### [DOCUMENT]
--*--

Web filesystem layout change

Discussion in 'Developers' Forum' started by ispcomm, Aug 26, 2010.

  1. till

    till Super Moderator Staff Member ISPConfig Developer

    One thing that I forgot to mention, if you plan to make the web root changable (when the domain name changes) and not just the symlinks, then this will affect also the ssh and FTP users, the creation of the ssh user jails and also the cronjobs and cron jails. So you will have to change and recreate all these depending "assets" as well.
     
  2. ispcomm

    ispcomm Member

    Thank for the explanation about server.php and the way state is passed. The code makes much more sense now. Now I understand sys_datalog contains the serialization of the old and new data :)
    Well... you're getting me to reconsider all this a/abc.com way of storing site data. A rename of a site looks more like the creation of a new site and copying data over from the old directory (and then deleting the old site). If this approach is followed, onAfterUpdate could just duplicate the settings from sql and copy them to a new site. The plugin would then understand the new "rename" operation and act accordingly.

    Perhaps, it might be wise to just disable site renaming after a site is created ?

    I'm starting to feel that this is a little too much intrusive... otoh I'd like to use glusterfs for the underlying mail and web storage and that "requires" so sort of even distribution of data accross nodes.

    ispcomm
     
  3. till

    till Super Moderator Staff Member ISPConfig Developer

    In my opinion this woud be too much limitation. If a system is used e.g. by a internet agency, then you often run several copies of a website for development and testing and have to switch them easily. e.g. the current website runs as example.com while you develop the new version of the site as test.example.com. Then you get a call from the customer to switch the site live, then you can edit the just the domain example.com > old.example.com and test.example.com > example.com.

    Copying the site data is not an option in my opinion as it will break too much and usernames and permissions will change too.

    I've tried to find a setup that will match your goals of running many thousands of sites from one shared drive and here is my proposal.

    1) We leave the fixed path with the ID's as we have them now. So no domain name placeholder in the real path.

    2) To prevent a bottleneck with the number of clients (too many subdirectories in /var/www/clients/ directory) we add a (numeric) splitter there for the ClientID.

--*--

### [TASKS TO COMPLETE]
**A.** In the forum thread on the web filesystem layout change, what does ispcomm now understand sys_datalog to contain?
**B.** Write out the passage of the web filesystem layout thread between "Well... you're getting" and "data accross nodes.", inclusive.
**C.** Continue the web filesystem layout thread from the point where it stops.

### [DATASET EXCERPT]

--*--

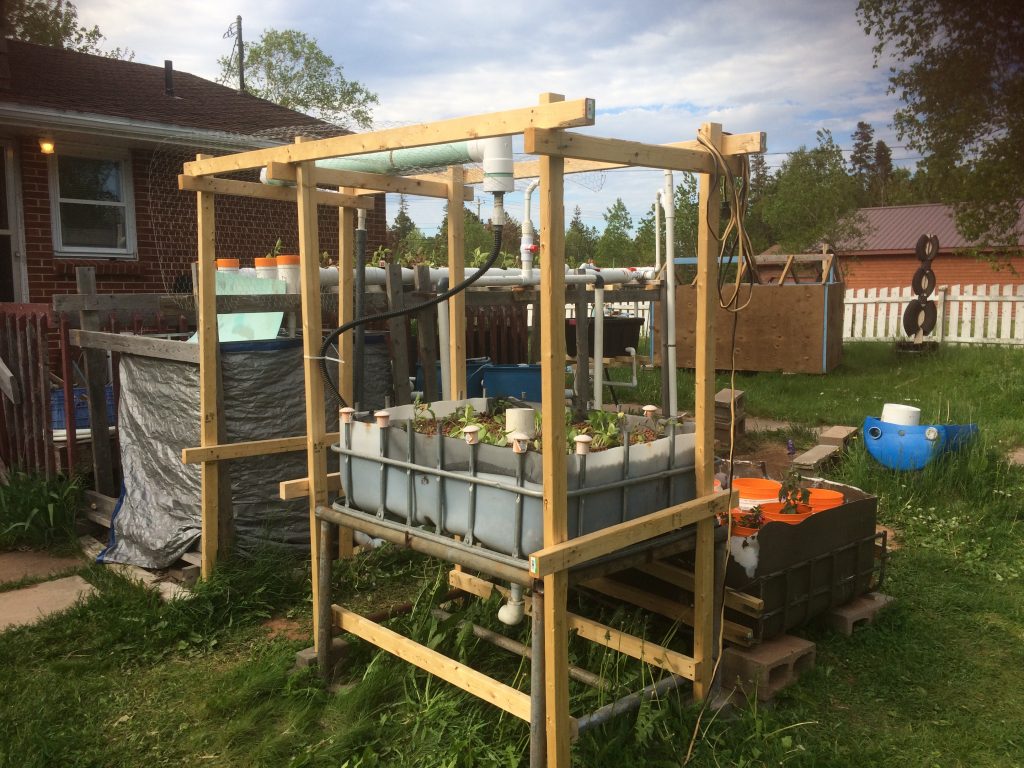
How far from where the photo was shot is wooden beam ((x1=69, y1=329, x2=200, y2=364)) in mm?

--*--

### [ANSWERS PROVIDED]
**A.** The serialization of the old and new data.

**B.**
Well... you're getting me to reconsider all this a/abc.com way of storing site data. A rename of a site looks more like the creation of a new site and copying data over from the old directory (and then deleting the old site). If this approach is followed, onAfterUpdate could just duplicate the settings from sql and copy them to a new site. The plugin would then understand the new "rename" operation and act accordingly.

    Perhaps, it might be wise to just disable site renaming after a site is created ?

    I'm starting to feel that this is a little too much intrusive... otoh I'd like to use glusterfs for the underlying mail and web storage and that "requires" so sort of even distribution of data accross nodes.

**C.**
    Current setup:

    /var/www/clients/client324/web880/

    new optional setup with splitting, e.g:

    /var/www/clients/0/3/client324/web880
    /var/www/clients/1/5/client1534/web880

    So we have a directory that splits for thousand and one that splits for hundred. Maybe it is just enough to have a split by hundred, so it looks like this:

    /var/www/clients/3/client324/web880
    /var/www/clients/15/client1534/web880

    3) We leave the symlinks as an optional way to navigate to the fixed web directory of the website but put them in a aphabetic splitted directory tree, e.g.

    /var/www/e/ex/example.com links to /var/www/clients/3/client324/web880 directory where /var/www/e and /var/www/e/ex are directories and /var/www/e/ex/example.com is a symlink.
     
  4. ispcomm

    ispcomm Member

    Could be a reasonable solution

    Till,

    I agree with your proposal. I would only like to refine it a little.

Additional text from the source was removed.